Is it possible to create an Ansible inventory variable that isn’t associated with an inventory host or group but the server tier the playbook is run on? I have an Ansible role that installs the libffi-dev package using APT, but I may want to install a different version of that package on each server tier. I’ve created a variable “libffi-dev_ver” for that purpose. I also have the inventory files “development”, “staging”, and “production” that correspond to each of my tiers.

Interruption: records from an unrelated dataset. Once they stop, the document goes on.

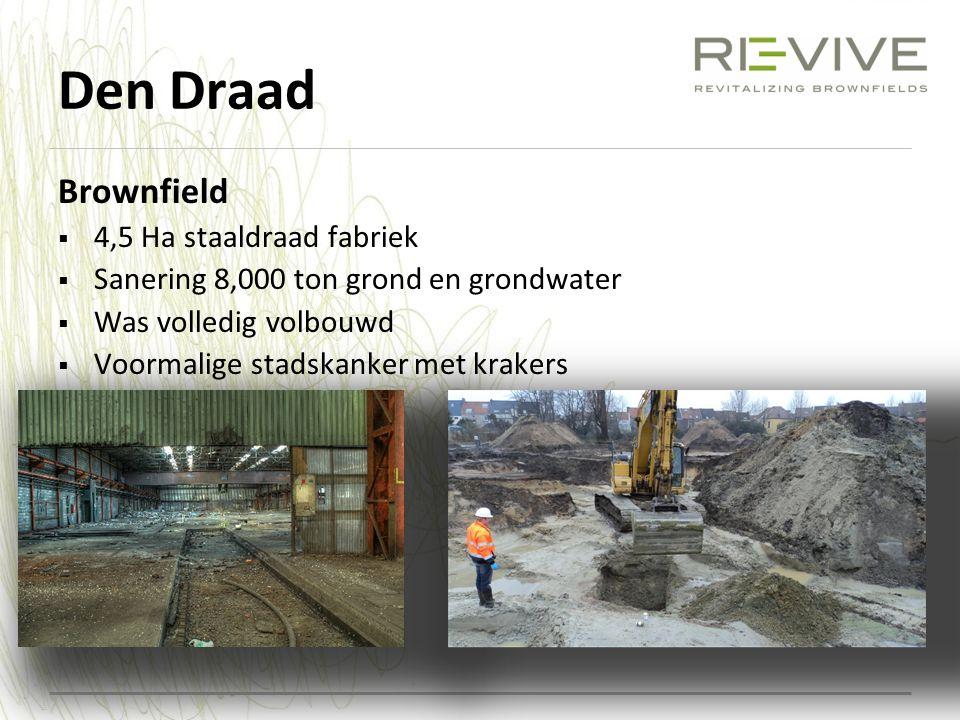 Den Draad Brownfield 4,5 Ha staaldraad fabriek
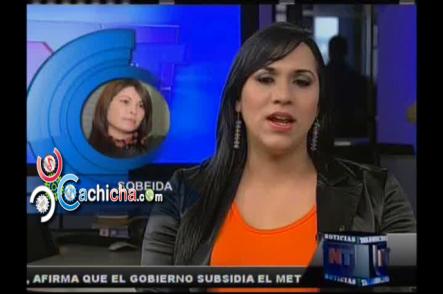 Lío De Sobeida Libertad De Sobeida Concita Debate #Video
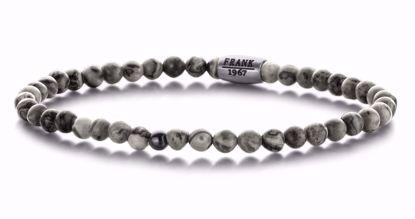 7fb-0316-frank1967-herrearmbånd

My role’s main task, which is called from my main site.yml playbook, checks that version variable exists prior to running the role:

roles/misc_libs/tasks/main.yml

• include: check_vars.yml tags=misc_libs
• include: misc_libs.yml tags=misc_libs

check_vars.yml checks to ensure that the package version variable exists:

roles/misc_libs_tasks/check_vars.yml

• name: check that required role variables are set
  fail: msg=“{{ item }} is not defined”
  when: not {{ item }}
  with_items:
• libffi-dev_ver

The misc_libs role actually uses that variable to install the package:

roles/misc_libs/tasks/misc_libs.yml

• name: install libffi-dev
  apt: >
  pkg=libffi-dev={{ libffi-dev_ver }}
  update_cache=yes
  cache_valid_time=3600
  become: True

My development inventory file looks like this:

development

[webservers]
web01.example.com ansible_ssh_host=<ip_address>

[dev:children]
webservers

[webservers:vars]
libffi-dev_ver=“3.1-2+b2”

When I run this command:

ansible-playbook -i development site.yml -l webservers

I get this Ansible error:

fatal: [web01.example.com] => error while evaluating conditional: not libffi-dev_ver

What is the correct way to declare a package versioning variable like this in Ansible? The variable’s value depends on the server tier which indicates to me that it goes in an inventory file since inventory files are server tier-specific. But all inventory variables seem to have to be associated with a host or group. I’ve done that but the role still doesn’t see the variable. I could add a task to the role that detects the server tier and uses a “when” conditional to set the variable accordingly but that solution seems ugly because if you’re installing multiple packages in a role, you’d need three conditionals for each package version variable. I’ve looked through the Ansible documentation and read numerous blog posts on setting up multi-tier playbooks but I don’t see this particular situation addressed. What’s the right way to declare a tier-specific variable like this?

Thanks!

There are several ways.

Make all machines in the development inventory part of the development group, same with other 'tier’s, then you can have ‘tier vars’.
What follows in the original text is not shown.